The areas of energy consumption and related environmental emissions are another focus of statistics on unintended consequences  of transportation. The transportation sector accounts for more than two-thirds of the petroleum consumed in the country and produces between one-quarter and one-third of all of the carbon dioxide (CO2) emitted by the Nation’s energy consumption. The U.S. Department of Energy has a major data program that tracks energy consumption by transportation sector [USDOE EIA 2015], and transportation’s contributions to greenhouse gases and other emissions are tracked by the Environmental Protection Agency [USEPA OTAQ 2015]. While individual agencies compile information to meet specific needs, integrating these data and developing analytical techniques from many disciplines are the keys to effectively using these data sources to reduce transportation-related energy consumption and emissions. For example, the relationships between vehicle usage patterns and energy usage intensity are crucial to measuring and assessing the effectiveness of different energy and emission reduction opportunities and policies. Unfortunately, with the discontinuation of the Vehicle Inventory and Use Survey (VIUS) in 2002, much of the data necessary to help make these assessments are now more than 10 years out of date [USDOC CB VIUS 2002]. A plan by FHWA, BTS, the Department of Energy, the Environmental Protection Agency, and the Department of Agriculture to revive the VIUS is currently under development.
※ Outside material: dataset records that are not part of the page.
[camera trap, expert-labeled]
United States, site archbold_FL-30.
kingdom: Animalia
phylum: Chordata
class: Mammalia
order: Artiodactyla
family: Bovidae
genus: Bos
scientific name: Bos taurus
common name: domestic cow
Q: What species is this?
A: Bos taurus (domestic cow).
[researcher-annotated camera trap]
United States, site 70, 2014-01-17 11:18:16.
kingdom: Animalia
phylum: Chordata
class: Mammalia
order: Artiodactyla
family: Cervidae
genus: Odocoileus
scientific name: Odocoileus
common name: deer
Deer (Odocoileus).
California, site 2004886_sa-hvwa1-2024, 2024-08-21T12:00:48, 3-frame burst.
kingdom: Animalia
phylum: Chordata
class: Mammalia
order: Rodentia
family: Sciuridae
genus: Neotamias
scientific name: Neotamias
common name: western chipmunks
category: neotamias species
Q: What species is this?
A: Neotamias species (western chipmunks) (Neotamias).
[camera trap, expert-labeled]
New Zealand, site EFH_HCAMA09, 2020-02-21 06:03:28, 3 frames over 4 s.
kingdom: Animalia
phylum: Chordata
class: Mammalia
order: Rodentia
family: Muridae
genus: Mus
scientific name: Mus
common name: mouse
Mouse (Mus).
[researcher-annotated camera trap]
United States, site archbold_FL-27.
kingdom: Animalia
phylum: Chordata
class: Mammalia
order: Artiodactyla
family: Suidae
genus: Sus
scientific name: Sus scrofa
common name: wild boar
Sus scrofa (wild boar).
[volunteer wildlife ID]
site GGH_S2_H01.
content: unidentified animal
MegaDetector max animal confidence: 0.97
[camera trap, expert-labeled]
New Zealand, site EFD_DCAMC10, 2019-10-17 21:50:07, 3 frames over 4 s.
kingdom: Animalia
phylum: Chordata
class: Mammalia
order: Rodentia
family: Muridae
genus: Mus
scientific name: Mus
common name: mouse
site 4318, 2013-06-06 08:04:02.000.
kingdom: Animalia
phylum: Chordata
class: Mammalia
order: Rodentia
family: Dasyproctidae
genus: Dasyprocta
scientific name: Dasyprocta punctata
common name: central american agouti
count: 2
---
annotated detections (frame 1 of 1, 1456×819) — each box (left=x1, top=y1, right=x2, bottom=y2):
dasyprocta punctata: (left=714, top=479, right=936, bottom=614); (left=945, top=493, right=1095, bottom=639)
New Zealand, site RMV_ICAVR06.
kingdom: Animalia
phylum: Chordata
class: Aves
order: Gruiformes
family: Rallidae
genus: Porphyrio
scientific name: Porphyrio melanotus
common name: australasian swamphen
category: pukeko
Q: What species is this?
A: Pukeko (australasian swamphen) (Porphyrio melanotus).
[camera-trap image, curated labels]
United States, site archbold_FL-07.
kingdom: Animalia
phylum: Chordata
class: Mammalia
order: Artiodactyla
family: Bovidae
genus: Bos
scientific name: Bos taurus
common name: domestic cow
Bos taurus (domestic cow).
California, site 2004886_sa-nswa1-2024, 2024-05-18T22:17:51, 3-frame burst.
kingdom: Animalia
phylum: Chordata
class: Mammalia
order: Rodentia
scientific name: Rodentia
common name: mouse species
Statistical Information Gaps and Challenges

Considering the wide range of transportation data sources and information needs for public decisions, key gaps in statistical information are apparent:

  • Long-distance, intercity travel remains poorly measured for surface modes of transportation.
  • Understanding of the domestic movement of international trade is based on models and assumptions more than on data from observations.
  • Basic performance measures for public use are much improved for some modes, such as trucking and commercial aviation, but are lacking for other modes, such as freight railroads.
  • Cost data are available for most forms of passenger travel but are limited for freight movement.
  • The value of transportation to the economy and society is poorly articulated.
  • Availability of data on causation of safety problems varies by mode of transportation.
  • Integration of data on motor vehicle crashes, the conditions surrounding each crash, and consequences of the crash remains elusive.
  • Data on highway vehicle use by vehicle characteristics, type of user, energy consumed, and economic activity have not been collected since 2002.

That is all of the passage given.